A Twin Call For Justice
A Twin Call for Justice
Disability Network Lakeshore (DNL) knows the devastating impact of “othering,” a term that encompasses the many expressions of prejudice because of an individual’s group identity. We denounce the prejudice of othering as it relates to ableism—of them versus us, and of patronization, pity, marginalization, and stereotyping. These negative constructs throughout time have cast a shadow on people living with disabilities and mental health conditions, and on those who love them. Many of the difficulties people with disabilities face are a result of attitudes and environments rather than with the disability itself.
Ableism is a subtle and pervasive bias that assumes non-disabled people are “normal” and people with disabilities represent an undesirable deviation from the norm and need to be “fixed.” Ableism is to disability as racism is to ethnicity, a set of beliefs or practices that devalue, discriminate, and oppress people with disabilities. This bias is often unconscious and is how we learn to treat the other and not include those who are different from us at the table for key decisions.
Adding to the bias of ableism, disabled people of color also are subjected to racism, a disease that has threatened us for over 400 years and continues to fester, create immense harm, and divide our nation.

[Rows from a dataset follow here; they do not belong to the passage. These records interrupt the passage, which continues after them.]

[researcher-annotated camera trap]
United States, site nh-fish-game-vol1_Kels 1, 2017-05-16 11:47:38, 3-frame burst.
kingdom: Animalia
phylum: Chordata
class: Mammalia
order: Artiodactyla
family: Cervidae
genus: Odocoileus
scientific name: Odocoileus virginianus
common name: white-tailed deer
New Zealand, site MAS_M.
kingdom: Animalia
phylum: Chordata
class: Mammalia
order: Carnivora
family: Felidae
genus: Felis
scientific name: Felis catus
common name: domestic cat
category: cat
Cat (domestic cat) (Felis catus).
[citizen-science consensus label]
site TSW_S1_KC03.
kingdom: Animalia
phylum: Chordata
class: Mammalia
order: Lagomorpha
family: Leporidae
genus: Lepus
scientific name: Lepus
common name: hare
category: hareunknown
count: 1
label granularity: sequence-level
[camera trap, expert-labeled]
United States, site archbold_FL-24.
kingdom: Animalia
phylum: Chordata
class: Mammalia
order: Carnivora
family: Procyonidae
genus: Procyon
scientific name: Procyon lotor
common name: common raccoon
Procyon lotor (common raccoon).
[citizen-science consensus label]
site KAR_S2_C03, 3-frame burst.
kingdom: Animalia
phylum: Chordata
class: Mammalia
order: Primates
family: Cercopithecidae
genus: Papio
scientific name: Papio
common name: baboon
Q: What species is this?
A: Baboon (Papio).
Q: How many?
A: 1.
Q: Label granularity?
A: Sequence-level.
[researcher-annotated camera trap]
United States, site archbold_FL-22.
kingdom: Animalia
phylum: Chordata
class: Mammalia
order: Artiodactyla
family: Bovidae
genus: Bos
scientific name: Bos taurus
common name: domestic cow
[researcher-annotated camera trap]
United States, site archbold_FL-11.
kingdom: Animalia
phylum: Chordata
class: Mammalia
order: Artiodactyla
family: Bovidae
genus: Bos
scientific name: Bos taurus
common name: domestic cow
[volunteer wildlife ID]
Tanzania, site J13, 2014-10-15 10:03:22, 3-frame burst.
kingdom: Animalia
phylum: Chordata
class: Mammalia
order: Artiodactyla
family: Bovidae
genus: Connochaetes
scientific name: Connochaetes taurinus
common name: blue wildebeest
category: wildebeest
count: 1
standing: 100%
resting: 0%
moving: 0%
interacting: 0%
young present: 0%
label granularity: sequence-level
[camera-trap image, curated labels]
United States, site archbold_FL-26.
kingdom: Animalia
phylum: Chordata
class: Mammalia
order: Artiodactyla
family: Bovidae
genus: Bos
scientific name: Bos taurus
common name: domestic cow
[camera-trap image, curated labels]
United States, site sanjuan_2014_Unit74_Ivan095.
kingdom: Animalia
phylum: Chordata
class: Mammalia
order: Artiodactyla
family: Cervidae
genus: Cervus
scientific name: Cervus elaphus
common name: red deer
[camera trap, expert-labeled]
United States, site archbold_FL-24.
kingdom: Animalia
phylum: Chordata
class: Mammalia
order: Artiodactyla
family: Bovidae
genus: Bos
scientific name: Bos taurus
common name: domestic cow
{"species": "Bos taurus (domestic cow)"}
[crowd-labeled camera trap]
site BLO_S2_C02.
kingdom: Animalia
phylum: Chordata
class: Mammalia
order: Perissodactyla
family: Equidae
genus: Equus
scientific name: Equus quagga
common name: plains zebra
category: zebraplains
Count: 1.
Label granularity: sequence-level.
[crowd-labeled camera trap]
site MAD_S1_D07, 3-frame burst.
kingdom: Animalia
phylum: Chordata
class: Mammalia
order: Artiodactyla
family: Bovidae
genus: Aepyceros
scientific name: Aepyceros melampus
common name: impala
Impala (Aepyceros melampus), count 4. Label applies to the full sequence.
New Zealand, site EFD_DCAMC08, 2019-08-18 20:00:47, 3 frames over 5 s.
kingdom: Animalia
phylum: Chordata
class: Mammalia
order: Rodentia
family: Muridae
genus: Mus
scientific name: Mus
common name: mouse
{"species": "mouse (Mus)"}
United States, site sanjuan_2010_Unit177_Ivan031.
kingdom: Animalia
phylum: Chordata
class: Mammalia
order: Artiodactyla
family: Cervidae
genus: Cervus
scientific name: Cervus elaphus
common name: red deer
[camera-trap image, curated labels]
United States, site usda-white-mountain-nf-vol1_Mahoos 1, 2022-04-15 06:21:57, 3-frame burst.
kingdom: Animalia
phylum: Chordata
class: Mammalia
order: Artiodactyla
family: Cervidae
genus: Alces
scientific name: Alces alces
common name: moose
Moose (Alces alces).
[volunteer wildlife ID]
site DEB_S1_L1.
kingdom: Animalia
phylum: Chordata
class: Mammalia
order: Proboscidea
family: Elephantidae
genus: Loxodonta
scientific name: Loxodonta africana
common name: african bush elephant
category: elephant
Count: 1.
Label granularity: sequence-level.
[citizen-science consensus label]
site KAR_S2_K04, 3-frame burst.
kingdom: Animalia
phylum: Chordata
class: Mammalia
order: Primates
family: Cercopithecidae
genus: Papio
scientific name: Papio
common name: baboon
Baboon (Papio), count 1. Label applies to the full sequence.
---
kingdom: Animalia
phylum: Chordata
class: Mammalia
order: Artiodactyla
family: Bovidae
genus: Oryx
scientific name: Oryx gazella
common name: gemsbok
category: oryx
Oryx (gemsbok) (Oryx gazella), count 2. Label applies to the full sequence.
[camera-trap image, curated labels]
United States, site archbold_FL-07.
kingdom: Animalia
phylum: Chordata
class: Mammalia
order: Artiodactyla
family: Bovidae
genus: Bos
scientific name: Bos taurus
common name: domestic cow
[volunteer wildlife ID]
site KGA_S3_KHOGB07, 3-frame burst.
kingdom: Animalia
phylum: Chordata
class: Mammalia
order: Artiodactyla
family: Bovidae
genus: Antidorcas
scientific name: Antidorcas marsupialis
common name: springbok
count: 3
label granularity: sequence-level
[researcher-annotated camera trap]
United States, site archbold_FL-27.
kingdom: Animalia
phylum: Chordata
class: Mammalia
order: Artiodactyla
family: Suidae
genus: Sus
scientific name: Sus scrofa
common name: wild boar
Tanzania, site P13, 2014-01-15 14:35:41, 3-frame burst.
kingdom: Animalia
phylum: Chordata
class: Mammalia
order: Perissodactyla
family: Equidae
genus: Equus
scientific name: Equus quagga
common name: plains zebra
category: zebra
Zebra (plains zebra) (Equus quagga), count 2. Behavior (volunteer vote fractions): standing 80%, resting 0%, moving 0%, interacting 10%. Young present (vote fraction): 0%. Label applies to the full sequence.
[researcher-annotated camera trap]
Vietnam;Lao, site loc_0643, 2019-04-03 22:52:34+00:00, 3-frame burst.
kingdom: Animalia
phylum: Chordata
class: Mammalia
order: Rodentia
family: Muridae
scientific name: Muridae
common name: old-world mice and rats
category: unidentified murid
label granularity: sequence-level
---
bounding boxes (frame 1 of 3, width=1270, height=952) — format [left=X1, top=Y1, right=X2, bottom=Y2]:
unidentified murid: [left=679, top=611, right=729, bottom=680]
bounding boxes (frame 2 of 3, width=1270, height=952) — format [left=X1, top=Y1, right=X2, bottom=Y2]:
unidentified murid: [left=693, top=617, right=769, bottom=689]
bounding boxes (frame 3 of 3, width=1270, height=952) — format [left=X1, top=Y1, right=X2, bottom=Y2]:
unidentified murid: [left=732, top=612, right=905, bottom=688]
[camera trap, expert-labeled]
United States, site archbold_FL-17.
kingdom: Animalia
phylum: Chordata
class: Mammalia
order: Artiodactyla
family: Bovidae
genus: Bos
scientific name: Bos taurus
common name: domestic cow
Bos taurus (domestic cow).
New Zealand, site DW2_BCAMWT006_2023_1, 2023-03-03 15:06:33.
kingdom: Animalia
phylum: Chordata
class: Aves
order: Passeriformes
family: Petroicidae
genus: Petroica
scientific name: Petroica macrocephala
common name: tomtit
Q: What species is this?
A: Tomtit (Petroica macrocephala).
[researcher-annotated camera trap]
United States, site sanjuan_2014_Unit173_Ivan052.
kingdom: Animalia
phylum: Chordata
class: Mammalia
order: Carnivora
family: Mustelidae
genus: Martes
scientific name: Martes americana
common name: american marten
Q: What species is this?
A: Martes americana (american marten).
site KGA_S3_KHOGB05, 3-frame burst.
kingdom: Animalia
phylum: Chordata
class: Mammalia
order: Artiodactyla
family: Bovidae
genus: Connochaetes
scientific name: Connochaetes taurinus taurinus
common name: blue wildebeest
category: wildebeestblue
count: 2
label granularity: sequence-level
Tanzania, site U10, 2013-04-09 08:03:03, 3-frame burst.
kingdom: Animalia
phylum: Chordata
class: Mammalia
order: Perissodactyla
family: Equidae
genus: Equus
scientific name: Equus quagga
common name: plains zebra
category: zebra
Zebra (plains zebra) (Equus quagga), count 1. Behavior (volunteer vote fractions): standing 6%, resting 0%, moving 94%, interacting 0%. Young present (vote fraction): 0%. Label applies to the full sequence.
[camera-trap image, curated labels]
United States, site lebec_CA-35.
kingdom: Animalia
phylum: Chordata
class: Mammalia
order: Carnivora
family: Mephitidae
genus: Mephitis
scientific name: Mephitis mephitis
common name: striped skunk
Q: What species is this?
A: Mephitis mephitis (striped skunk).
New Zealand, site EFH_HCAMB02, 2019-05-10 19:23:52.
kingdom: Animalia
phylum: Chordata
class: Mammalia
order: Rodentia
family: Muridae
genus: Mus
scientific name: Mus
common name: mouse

Recent tragedies, acts of violence, and expressions of hate have highlighted the physical and emotional harm that results from the pervasive realities of racism and ableism.
Each of us is called to act now to heal, to mend, to cry out against injustice, whatever its form. No longer can society tolerate hatred, bigotry, and prejudice of any kind, and that requires us to be better and to find solutions that end the related violence and inequality.
DNL’s mission is to connect people with disabilities in Allegan and Ottawa counties to resources and opportunities while building communities where everyone can participate, contribute, and belong. The presence of people with disabilities and people of color positively affect and actually enhance the diversity of our communities. But how can everyone engage in this mission to “participate, contribute, and belong” if they’re viewed as other, as deficient, or as threats?
At DNL, our current national turmoil exposing racism ignites our good intentions to reclaim love, not hate; peace, not battle; justice, not indignation. Through our actions, DNL pledges to advocate for justice in our world, in our communities, and in our hearts. Will you join us?